And also dark stuff happens. It’s not wacky shenanigans like “how will a stripper learn to do housework?”

Yeah, that’d be funny though.

 

Then We’re the Millers came along and did a wacky movie about a family with a stripper.

I need to see it. It is interesting that they’re coming out at the same time and that Kathryn’s in both. We’re the Millers maybe is the digestible American version of a lovable stripper, and maybe Afternoon Delight is sort of the darker side of, well, it’s really not about whether she’s a stripper or not but it’s about who these two women are in person and that in some ways they have a lot more in common as people who are missing sides of themselves.

 

And McKenna doesn’t have the heart of gold.

No, she’s neither. She neither has the heart of gold nor is she the villain who accidentally kills the kid when she’s driving him to a playdate, which that version also could have easily been made, the psycho drama version. Psychosexual thriller. You know what this movie is? It’s a psychosexual comedy, instead of a psychosexual thriller.

 

Did you ever go there?

You mean when I was writing? No, I got notes to that effect. People were like, “The husband should have sex with her. The couple should get divorced. Things should get much worse because of McKenna.” And I definitely had the thought of no, no, that’s not what this is. That is an easy train to ride, that McKenna comes in and things get really fucked up because McKenna is a negative presence. I kept switching back and forth all the way through the movie. Who’s the good person, who’s the bad person? Is it McKenna or Rachel? It keeps flipping.

 

And why would you assume the husband would want to sleep with someone else just because she’s there?

Well, you know, men can’t be controlled. They’re animals, that whole thing. [Laughs]

 

That’s the media.

Yeah, yeah, and I like that the movie challenges that as well, and were that story to happen, the message would be: and Rachel is to blame because she brought this girl home. So even if her husband did fuck the stripper, “Oh, well, Rachel had it coming to her because she brought the stripper home.” The cultural version would never even hold Jeff responsible even if he did. If we did do that, then it would all be like “look what Rachel brought upon herself.” I just kept it away.

 

Thank you for giving Kathryn Hahn the lead and letting her be sexy.

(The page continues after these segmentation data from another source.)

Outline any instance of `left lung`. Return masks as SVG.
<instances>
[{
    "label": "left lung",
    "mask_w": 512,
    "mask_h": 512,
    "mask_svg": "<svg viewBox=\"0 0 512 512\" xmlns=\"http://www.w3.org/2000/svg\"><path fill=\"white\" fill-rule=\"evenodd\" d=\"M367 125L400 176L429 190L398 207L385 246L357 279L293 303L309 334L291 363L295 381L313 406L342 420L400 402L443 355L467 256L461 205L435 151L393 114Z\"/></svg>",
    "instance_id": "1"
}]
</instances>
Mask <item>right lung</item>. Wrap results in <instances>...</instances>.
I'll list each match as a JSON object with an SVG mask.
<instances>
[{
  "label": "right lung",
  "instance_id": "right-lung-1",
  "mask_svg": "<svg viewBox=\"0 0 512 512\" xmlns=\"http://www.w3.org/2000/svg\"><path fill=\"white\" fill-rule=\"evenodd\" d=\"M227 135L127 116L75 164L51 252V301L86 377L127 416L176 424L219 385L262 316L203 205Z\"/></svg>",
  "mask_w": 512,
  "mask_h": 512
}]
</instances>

Oh my God, how amazing is she? She’s the best. She’s a superstar. Sometimes she would come to work and I’d be like, “[GASP] She looks like Stephanie Seymour!” When she’s really going for her most glamorous look, she’s a stunning, stunning human, beautiful, real woman. And of course she’s one of the funniest comedians ever. She reminds me of the heroines of the ‘70s, the Diane Keaton or Jill Clayburgh, these women who are great actors but you can see their face and they look real and they’re funny and they’re human and you just root for them.

 

Was it ever a fight for Kathryn?

Every independent film, somebody told me, as you get seven days out from when you start, this tsunami begins to happen where crew changes, people fall out. They’re like, “It’s not going to happen” because everything’s up in the air and commitments from actors shift. All I’ll say is at the very last minute, it turned out to be Kathryn. I wanted her early on and then there was all the craziness that goes with it. When you’re making an independent film it’s like this actor plus this actor equals this funding, this financing. Pull this actor out, this actor is still here but this money’s gone. It’s this frightening puzzle mosaic that is the world of independent film. The money and the attachments are all spinning together in this dryer all the way up until the minute you start shooting.

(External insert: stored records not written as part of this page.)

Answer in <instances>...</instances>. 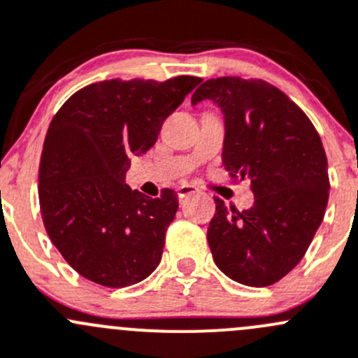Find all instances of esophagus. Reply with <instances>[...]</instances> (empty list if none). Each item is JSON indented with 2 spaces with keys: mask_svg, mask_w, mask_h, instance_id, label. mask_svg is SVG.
<instances>
[{
  "mask_svg": "<svg viewBox=\"0 0 358 358\" xmlns=\"http://www.w3.org/2000/svg\"><path fill=\"white\" fill-rule=\"evenodd\" d=\"M197 187L192 185V183H182V185H178V189H176V194H178V197H187L190 196V194L197 192Z\"/></svg>",
  "mask_w": 358,
  "mask_h": 358,
  "instance_id": "obj_1",
  "label": "esophagus"
}]
</instances>
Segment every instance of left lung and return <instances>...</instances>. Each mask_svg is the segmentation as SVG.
I'll return each instance as SVG.
<instances>
[{"instance_id": "1", "label": "left lung", "mask_w": 358, "mask_h": 358, "mask_svg": "<svg viewBox=\"0 0 358 358\" xmlns=\"http://www.w3.org/2000/svg\"><path fill=\"white\" fill-rule=\"evenodd\" d=\"M203 99L224 113L225 169L234 182L248 180L255 197L243 211L215 197L211 255L234 282L269 287L301 262L324 220L331 189L324 145L306 113L264 80H206L192 105Z\"/></svg>"}]
</instances>
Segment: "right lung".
Masks as SVG:
<instances>
[{
  "mask_svg": "<svg viewBox=\"0 0 358 358\" xmlns=\"http://www.w3.org/2000/svg\"><path fill=\"white\" fill-rule=\"evenodd\" d=\"M201 83L197 76L105 80L76 91L48 126L38 173L43 225L83 278L122 289L154 273L178 210L171 189L143 196L126 183L133 155Z\"/></svg>",
  "mask_w": 358,
  "mask_h": 358,
  "instance_id": "right-lung-1",
  "label": "right lung"
}]
</instances>
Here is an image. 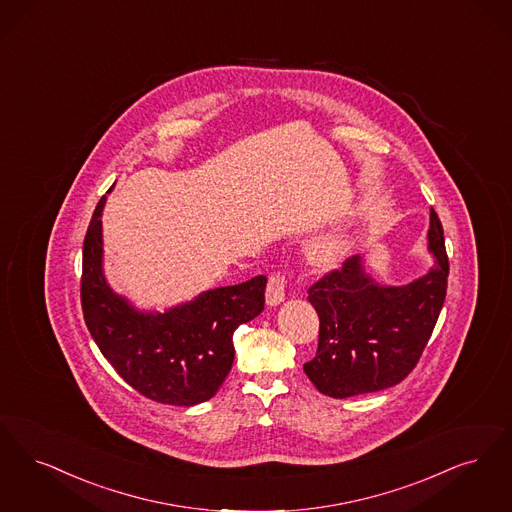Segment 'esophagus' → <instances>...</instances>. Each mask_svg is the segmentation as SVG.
Instances as JSON below:
<instances>
[{"label": "esophagus", "instance_id": "34e87169", "mask_svg": "<svg viewBox=\"0 0 512 512\" xmlns=\"http://www.w3.org/2000/svg\"><path fill=\"white\" fill-rule=\"evenodd\" d=\"M283 300H285V277L281 273H273L267 283L266 304L279 306Z\"/></svg>", "mask_w": 512, "mask_h": 512}]
</instances>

So I wanted her from the beginning, but the reality of whether or not the movie could be made with her as the lead came into question as we were getting closer. When it all turned out to work around her, there was one day I had to give a big monologue to everybody about, “I know that on paper these names don’t add up to international success, but I have to make the best movie I can. We have to bank on the movie being great to make its money, not because it has certain names, and the only way I can make the best movie I can is by having somebody who’s a great actor and truly hilarious to me in the lead, and she is both of those things.”

 

Was there a big money name attached who fell out?

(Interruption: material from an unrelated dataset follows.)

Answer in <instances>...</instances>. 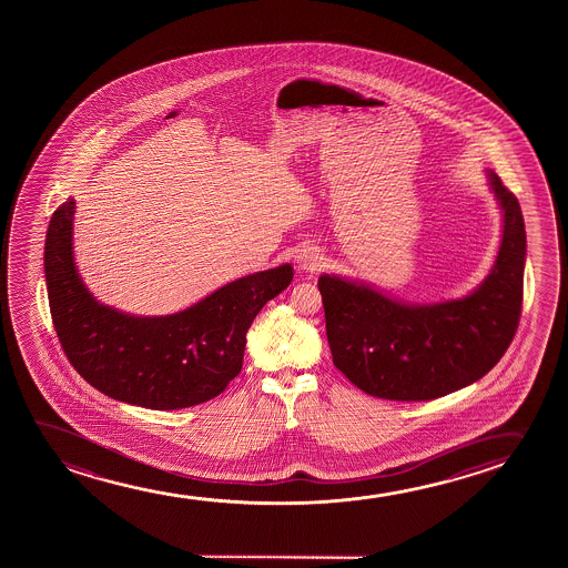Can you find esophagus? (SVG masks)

There was the kind of “so and so’s interested, so and so’s reading it, so and so will do it but they need the offer.”

 

But it was that close to when you started shooting?

It was maybe six days before we started shooting.

 

So this is the human version of the “stripper moves in” story. Does the script also mimic how emotions actually come out? It’s not necessarily linear.

Yeah, I mean the script kind of moves in this series of spirals. I’ve been playing with this idea in my mind that the hero’s journey that we’re all taught as screenwriters may resonate more specifically for male protagonists and maybe even male viewers. Female protagonists and maybe female viewers are interested in a different structure, and this movie has that structure which is it sort of goes in a series of circles. It’s like a spiral.

So yeah, you’re constantly going, “Rachel’s bringing McKenna home because she’s mothering her, but now McKenna is mothering Rachel in the scene where she’s massaging her. Now McKenna is a bad person because we see her as a sex worker, but moments later we see her in the store as a child buying toys for the kids. Rachel is supposedly the heroine but now Rachel is actually the antagonist because she’s pushing McKenna out of the house and we’re rooting for McKenna now.”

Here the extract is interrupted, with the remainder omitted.